A Primer for BI and IoT/IIoT and Edge Analytics - Part 2: Process Monitoring for Steady States: QC Charting - Spotfire

This is part 2 of a 2-part article providing a short and concise overview of practical considerations and methods commonly applied to extract actionable information from continuous or streaming process data. This is an area of analytics that is rapidly becoming increasingly important as streaming IoT (Internet of Things) technologies are transforming, disrupting, or creating new businesses across virtually all industries.

A Primer for BI and IoT/IIoT and Edge Analytics - Part 2: Process Monitoring for Steady States: QC Charting

Thomas Hill, PhD - Senior Director Analytics, TIBCO Software

Overview

It is easy to forget that the problem of how to derive actionable insight from streaming continuous data is actually an "old problem:" Walter A. Shewhart is generally considered the "inventor" of modern statistical process control charting (e.g., see Shewhart, 1945; Montgomery, 2012; see also Lewicki, Hill, Qazaz, 2007, for multivariate and model-based SPC). Interestingly, the business requirements behind the invention of statistical process control originated with early IoT technology of sorts; Shewhart worked at Bell Labs in the 1920's and was concerned about the reliability the emerging telephone transmission system.

This article is the second in a series. For Part 1, see A Primer for BI and IoT/IIoT and Edge Analytics - Part 1: Connecting to Data

Monitoring Steady States

A very common and useful statistical model for monitoring individual data streams is to assume a constant average or mean (median) value over time, with constant variability due to uncontrollable or noise factors. If a process is stable and working as desired (is of acceptable quality), then a control chart can be constructed based on the estimate of the acceptable noise variability. The control chart will consist of a Center Line that indicates the expected constant average (mean, media, etc.) value for a particular parameter, and control limits around that. When the observed values fall outside the control limits the original steady-state model no longer fits the observed data: The process is "out-of-control".

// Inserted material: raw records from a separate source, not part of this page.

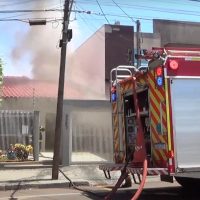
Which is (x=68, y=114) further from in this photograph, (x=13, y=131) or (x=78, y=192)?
(x=78, y=192)

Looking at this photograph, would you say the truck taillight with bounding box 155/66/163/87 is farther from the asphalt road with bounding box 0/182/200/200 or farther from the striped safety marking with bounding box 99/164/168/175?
the asphalt road with bounding box 0/182/200/200

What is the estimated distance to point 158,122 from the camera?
9.86 meters

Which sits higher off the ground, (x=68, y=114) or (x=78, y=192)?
(x=68, y=114)

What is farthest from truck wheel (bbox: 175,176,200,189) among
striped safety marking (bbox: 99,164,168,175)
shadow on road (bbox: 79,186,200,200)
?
striped safety marking (bbox: 99,164,168,175)

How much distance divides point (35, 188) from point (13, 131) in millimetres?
6804

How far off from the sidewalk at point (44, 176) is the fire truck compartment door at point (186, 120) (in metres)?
5.72

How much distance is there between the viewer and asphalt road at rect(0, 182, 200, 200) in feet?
38.7

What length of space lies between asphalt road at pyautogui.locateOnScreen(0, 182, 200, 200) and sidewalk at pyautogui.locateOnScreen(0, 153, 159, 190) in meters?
0.55

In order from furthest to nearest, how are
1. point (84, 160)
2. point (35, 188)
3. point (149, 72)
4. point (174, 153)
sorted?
point (84, 160) → point (35, 188) → point (149, 72) → point (174, 153)

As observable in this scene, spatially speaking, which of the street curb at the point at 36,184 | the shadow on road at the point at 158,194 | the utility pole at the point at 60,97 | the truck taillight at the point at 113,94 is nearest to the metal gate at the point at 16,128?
the utility pole at the point at 60,97

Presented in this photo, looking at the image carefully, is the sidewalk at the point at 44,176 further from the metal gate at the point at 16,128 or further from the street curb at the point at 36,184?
the metal gate at the point at 16,128

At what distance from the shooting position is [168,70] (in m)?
9.70

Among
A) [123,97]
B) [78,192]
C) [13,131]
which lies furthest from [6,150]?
[123,97]

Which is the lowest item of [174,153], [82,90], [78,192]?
[78,192]
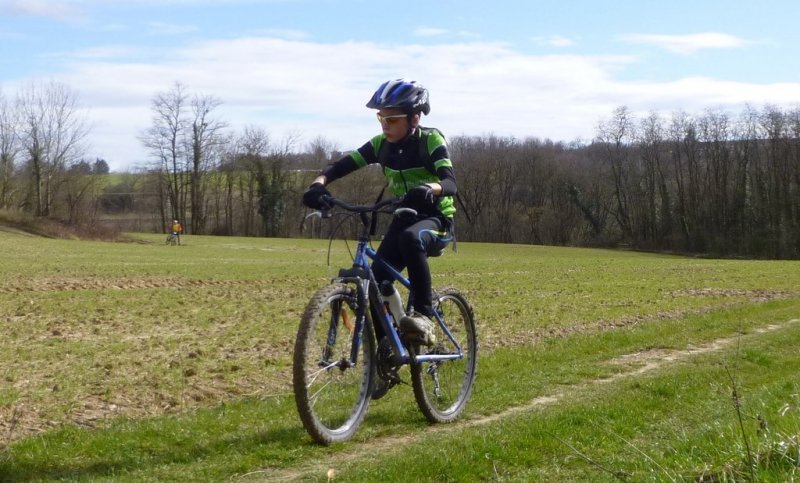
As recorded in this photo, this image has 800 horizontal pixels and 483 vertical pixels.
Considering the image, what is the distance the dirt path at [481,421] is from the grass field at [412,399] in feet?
0.08

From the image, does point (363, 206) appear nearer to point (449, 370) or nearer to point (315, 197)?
point (315, 197)

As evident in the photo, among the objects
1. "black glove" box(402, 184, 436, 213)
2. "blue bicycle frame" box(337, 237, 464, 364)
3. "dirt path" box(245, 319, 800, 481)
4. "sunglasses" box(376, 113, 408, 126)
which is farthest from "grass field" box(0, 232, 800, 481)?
"sunglasses" box(376, 113, 408, 126)

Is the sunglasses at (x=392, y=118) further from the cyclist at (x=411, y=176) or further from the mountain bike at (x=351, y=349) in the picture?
the mountain bike at (x=351, y=349)

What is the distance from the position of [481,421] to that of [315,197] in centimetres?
236

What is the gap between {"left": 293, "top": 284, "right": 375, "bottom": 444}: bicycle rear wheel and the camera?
18.0ft

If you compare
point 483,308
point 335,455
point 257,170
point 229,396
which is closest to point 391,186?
point 335,455

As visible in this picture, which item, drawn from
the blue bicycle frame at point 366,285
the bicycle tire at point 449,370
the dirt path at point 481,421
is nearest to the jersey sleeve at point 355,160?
the blue bicycle frame at point 366,285

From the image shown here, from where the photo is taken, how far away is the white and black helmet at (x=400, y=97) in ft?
20.3

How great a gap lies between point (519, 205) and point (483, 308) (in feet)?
309

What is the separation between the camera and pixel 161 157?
10088cm

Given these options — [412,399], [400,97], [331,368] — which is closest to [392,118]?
[400,97]

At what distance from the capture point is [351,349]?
19.7ft

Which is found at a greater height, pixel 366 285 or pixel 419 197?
pixel 419 197

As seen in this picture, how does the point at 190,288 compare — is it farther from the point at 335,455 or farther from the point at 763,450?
the point at 763,450
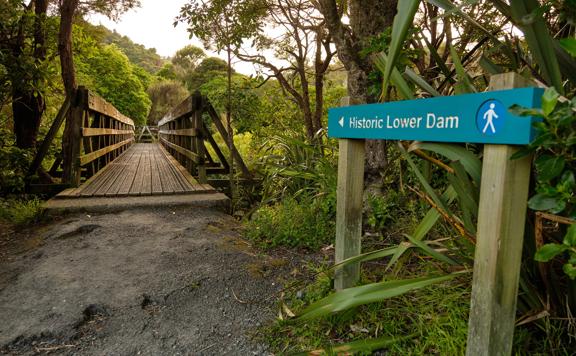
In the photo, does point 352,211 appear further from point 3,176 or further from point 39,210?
point 3,176

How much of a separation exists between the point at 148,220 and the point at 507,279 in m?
3.49

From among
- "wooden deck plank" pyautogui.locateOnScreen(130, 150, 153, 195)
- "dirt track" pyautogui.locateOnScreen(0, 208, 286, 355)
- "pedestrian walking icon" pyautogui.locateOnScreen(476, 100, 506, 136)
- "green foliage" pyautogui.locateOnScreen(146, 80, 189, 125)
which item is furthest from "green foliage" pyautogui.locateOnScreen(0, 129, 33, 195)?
"green foliage" pyautogui.locateOnScreen(146, 80, 189, 125)

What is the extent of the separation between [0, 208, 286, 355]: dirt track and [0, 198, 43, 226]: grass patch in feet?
1.56

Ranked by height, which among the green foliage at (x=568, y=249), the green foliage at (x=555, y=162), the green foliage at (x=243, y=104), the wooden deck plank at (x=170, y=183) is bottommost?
the wooden deck plank at (x=170, y=183)

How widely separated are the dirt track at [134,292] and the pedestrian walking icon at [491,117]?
1378 millimetres

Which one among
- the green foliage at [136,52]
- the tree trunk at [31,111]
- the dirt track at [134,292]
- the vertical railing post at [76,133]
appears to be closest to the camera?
the dirt track at [134,292]

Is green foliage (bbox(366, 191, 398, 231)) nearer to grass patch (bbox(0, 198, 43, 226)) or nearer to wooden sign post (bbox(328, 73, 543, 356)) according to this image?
wooden sign post (bbox(328, 73, 543, 356))

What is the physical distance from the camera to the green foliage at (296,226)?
3148mm

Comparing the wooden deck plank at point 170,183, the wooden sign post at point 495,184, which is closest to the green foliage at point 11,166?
the wooden deck plank at point 170,183

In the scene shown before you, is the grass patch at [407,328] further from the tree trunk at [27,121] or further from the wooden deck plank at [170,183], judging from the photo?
the tree trunk at [27,121]

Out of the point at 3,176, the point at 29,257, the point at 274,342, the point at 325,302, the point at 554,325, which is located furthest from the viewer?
the point at 3,176

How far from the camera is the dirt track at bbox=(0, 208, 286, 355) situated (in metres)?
1.91

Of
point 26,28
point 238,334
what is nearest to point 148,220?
point 238,334

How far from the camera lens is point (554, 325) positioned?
1.38 m
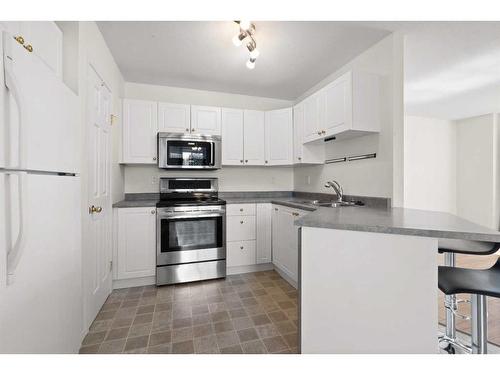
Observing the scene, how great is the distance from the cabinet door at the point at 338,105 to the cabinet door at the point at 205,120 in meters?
1.44

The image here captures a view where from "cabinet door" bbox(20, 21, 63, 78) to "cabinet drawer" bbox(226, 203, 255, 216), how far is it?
6.43 ft

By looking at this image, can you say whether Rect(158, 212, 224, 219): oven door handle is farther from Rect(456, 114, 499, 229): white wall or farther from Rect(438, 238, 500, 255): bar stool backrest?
Rect(456, 114, 499, 229): white wall

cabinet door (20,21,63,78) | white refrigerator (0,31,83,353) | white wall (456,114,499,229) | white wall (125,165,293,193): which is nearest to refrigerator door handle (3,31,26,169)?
white refrigerator (0,31,83,353)

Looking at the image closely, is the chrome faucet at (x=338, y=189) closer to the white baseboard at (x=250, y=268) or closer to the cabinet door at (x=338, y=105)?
the cabinet door at (x=338, y=105)

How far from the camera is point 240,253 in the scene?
2.86 meters

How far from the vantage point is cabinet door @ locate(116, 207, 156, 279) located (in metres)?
2.46

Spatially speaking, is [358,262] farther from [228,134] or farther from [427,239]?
[228,134]

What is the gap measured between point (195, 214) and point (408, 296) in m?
2.10

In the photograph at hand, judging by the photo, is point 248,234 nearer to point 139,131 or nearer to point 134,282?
point 134,282

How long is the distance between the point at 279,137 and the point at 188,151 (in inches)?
50.8

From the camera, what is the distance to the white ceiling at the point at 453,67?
1961 millimetres

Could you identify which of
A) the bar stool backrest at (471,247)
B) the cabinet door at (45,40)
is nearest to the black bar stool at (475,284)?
the bar stool backrest at (471,247)
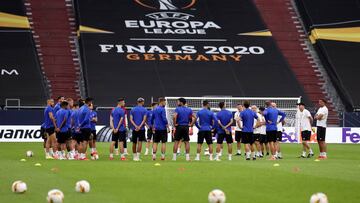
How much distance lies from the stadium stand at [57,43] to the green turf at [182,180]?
1058 inches

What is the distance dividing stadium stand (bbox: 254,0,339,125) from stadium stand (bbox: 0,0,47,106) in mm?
18000

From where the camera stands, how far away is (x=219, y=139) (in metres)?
31.2

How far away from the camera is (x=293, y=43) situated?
6284 cm

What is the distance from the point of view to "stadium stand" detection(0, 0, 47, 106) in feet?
175

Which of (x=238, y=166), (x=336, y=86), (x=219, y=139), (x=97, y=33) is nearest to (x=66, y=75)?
(x=97, y=33)

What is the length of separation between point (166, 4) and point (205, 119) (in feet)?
115

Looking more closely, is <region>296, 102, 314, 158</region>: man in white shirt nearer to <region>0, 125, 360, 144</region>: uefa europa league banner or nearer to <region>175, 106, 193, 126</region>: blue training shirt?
<region>175, 106, 193, 126</region>: blue training shirt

Figure 1: Simple Control Chart in TIBCO Spotfire^®

Model-Based Monitoring. In general terms, control charting is 'model-based' process monitoring, where the 'model' usually describes a stationary steady-state process with constant variability over time. Variations of this model might include expected step-changes, either when the mean changes or the variability changes. In Figure 1 this is shown for the second chart with stepped control limits. Such step changes might be due to differences in recipes in a continuous process, or they might be due to naturally occurring changes over a day, or week (e.g., demand for electricity, number of visits to a web store, and so on).

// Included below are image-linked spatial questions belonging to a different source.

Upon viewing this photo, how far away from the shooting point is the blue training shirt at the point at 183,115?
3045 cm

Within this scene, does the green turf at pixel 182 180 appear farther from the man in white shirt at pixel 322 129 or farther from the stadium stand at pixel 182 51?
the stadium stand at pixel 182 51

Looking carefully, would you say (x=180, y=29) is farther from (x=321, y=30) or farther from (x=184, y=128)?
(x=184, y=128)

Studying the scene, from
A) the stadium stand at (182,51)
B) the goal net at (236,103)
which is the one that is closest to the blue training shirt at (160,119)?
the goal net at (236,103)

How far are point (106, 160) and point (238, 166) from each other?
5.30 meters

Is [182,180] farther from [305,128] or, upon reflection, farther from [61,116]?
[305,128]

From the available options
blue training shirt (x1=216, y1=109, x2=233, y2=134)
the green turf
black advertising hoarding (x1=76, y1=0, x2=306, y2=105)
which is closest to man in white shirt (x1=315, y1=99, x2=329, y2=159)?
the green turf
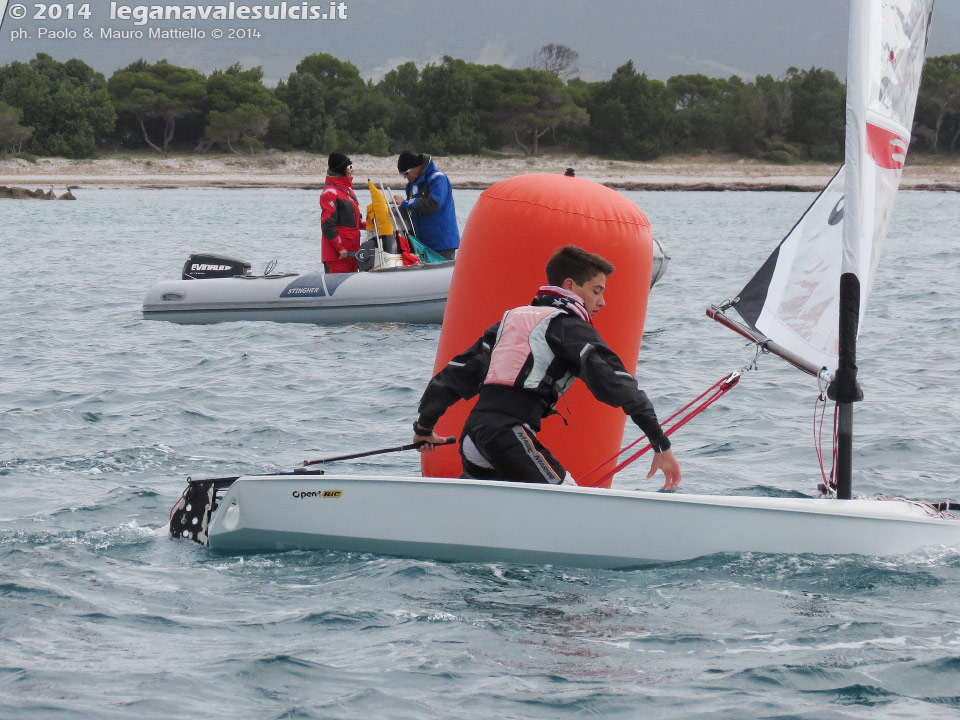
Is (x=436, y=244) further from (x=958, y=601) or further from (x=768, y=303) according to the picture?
(x=958, y=601)

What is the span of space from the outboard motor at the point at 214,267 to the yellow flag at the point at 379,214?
1.29 metres

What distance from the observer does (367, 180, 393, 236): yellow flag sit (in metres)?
10.6

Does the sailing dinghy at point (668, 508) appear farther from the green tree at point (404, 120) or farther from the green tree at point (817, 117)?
the green tree at point (817, 117)

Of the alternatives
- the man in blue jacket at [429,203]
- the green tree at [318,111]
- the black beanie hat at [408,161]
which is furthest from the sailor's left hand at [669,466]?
the green tree at [318,111]

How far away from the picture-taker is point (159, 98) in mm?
59125

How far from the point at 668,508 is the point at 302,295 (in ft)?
23.5

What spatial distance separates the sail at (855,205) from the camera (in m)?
4.21

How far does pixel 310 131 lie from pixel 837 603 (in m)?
56.6

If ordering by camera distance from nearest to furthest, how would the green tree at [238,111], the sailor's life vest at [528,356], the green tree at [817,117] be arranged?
1. the sailor's life vest at [528,356]
2. the green tree at [238,111]
3. the green tree at [817,117]

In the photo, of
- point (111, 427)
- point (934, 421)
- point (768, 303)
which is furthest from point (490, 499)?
point (934, 421)

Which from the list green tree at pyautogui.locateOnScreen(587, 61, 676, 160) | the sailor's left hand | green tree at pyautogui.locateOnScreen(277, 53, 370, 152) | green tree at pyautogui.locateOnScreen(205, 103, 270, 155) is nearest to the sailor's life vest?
the sailor's left hand

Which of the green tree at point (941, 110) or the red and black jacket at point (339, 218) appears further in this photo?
the green tree at point (941, 110)

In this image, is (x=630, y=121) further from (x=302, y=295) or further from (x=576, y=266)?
(x=576, y=266)

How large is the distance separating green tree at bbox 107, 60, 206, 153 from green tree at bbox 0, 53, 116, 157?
6.78ft
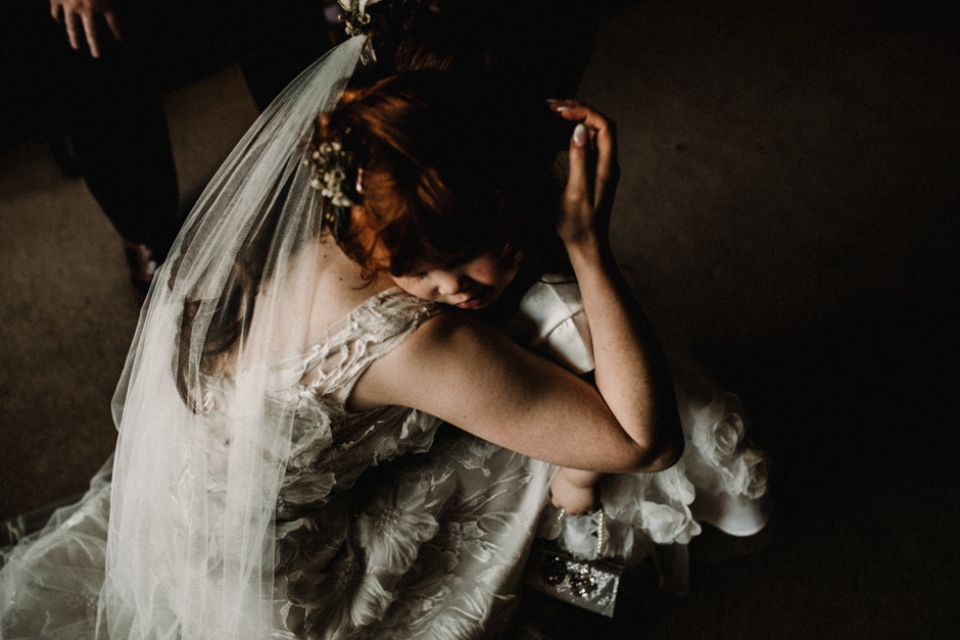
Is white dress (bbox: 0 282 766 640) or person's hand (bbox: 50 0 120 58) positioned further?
person's hand (bbox: 50 0 120 58)

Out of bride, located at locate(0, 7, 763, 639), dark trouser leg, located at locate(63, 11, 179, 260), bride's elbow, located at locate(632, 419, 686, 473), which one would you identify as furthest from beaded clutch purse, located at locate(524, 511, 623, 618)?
dark trouser leg, located at locate(63, 11, 179, 260)

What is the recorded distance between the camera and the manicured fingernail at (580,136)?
30.3 inches

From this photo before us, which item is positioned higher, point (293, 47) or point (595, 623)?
point (293, 47)

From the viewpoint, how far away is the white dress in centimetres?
89

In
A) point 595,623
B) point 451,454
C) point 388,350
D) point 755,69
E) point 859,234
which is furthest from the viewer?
point 755,69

Deviations-from-models can occur for two reasons: Either the mean of a process shifts, drifts, or simply steps out of the control limits, or the variability of the process shifts, drifts, or steps out of control limits. Either way, the conclusion is that the model no longer fits, and the process is no longer a steady state. As will be shown later, this reasoning applies equally to simple univariate control charts as well as multivariate control charts for steady states, or based on other (e.g., batch-process) models.

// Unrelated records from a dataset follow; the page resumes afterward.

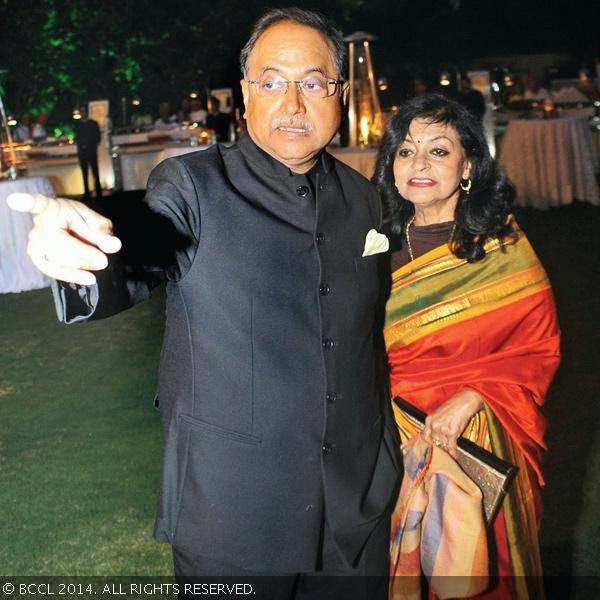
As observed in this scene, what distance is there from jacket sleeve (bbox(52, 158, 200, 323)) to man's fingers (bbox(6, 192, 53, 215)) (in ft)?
0.82

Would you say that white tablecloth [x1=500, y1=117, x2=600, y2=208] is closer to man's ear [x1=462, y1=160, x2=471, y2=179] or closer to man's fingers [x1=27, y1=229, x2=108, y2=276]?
man's ear [x1=462, y1=160, x2=471, y2=179]

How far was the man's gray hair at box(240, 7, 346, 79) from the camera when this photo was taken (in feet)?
6.75

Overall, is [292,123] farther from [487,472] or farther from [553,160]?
[553,160]

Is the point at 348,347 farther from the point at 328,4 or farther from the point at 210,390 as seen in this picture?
the point at 328,4

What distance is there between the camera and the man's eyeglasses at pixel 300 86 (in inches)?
80.7

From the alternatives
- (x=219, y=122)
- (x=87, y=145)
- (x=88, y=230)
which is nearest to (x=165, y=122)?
(x=87, y=145)

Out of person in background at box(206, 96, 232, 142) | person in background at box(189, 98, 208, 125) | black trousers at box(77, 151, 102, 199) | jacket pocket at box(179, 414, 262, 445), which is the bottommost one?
black trousers at box(77, 151, 102, 199)

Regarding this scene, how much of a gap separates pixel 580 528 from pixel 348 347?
2470 millimetres

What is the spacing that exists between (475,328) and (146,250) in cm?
133

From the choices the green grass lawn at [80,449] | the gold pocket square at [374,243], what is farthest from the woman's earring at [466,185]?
the green grass lawn at [80,449]

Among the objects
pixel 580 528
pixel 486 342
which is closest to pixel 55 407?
pixel 580 528

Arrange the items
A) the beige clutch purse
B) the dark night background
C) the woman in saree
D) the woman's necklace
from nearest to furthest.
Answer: the beige clutch purse → the woman in saree → the woman's necklace → the dark night background

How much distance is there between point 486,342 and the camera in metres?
2.78

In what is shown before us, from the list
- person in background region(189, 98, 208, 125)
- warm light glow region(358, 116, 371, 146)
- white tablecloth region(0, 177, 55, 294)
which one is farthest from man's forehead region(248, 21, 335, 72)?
person in background region(189, 98, 208, 125)
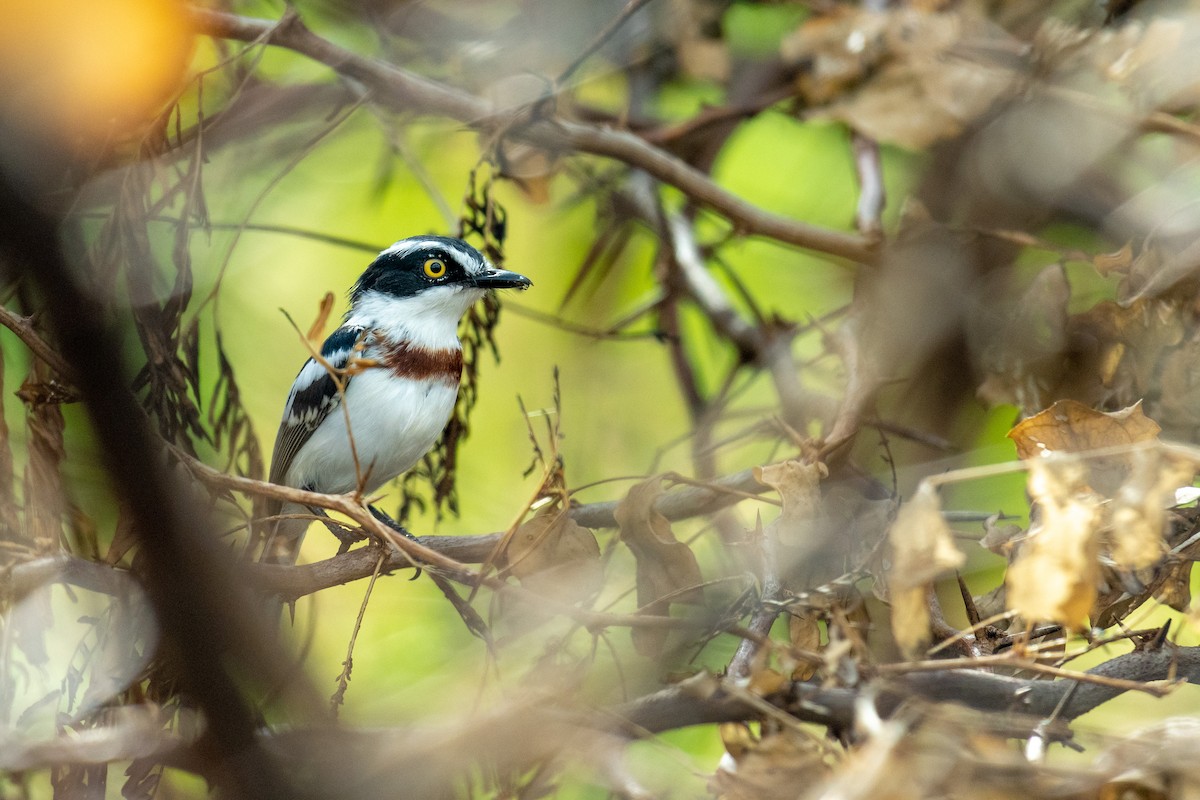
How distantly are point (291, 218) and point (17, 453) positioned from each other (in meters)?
1.78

Note that general model-based process monitoring will be discussed in greater detail in subsequent tutorials. In that context, univariate and multivariate control charting as discussed here is equally important: If a standard prediction model exists of what the in-control process looks like, then monitoring the prediction residuals for that model provides a powerful method for (prediction-) monitoring model adequacy, and hence the consistency of the process with the in-control-process.

Modern SPC Charting

Today, Statistical Process Control methods are the foundation of virtually all process control in manufacturing and elsewhere. They are mandated for all pharmaceutical and medical device manufacturing by the FDA and equivalent international regulatory agencies (e.g., the International Conference on Harmonization, ICH), required by automotive manufacturers (see AIAG, 2005), and an integral part of all automated high-tech manufacturing. A summary of methods can be found for example in Montgomery (2012; see also Lewicki, Hill, Qazaz, 2007, for multivariate control methods). In addition to the simple X-bar (mean) chart described earlier, charts can and usually are constructed for monitoring the process noise variability as well. Specialized charts following the same statistical control strategy can also be derived for discrete events, proportions, or rare event counts (e.g., failures). Other charts have been proposed that are particularly sensitive to slow process shift and drift (Exponentially Weighted Moving Average Chart - EWMA, Cumulative Sum Chart - CUSUM), or have been adapted and tuned for data streams with multiple short-run-states (e.g., production runs) characterized by different average values or variability. Multiple data streams that are expected to be identical can be monitored via so-called Multiple Stream Charts. In addition, specific statistical test procedures are commonly used to detect small process shift, simple repeated point patterns, and similar anomalies (the Western Electric Runs Rules/Tests; see Montgomery, 2012).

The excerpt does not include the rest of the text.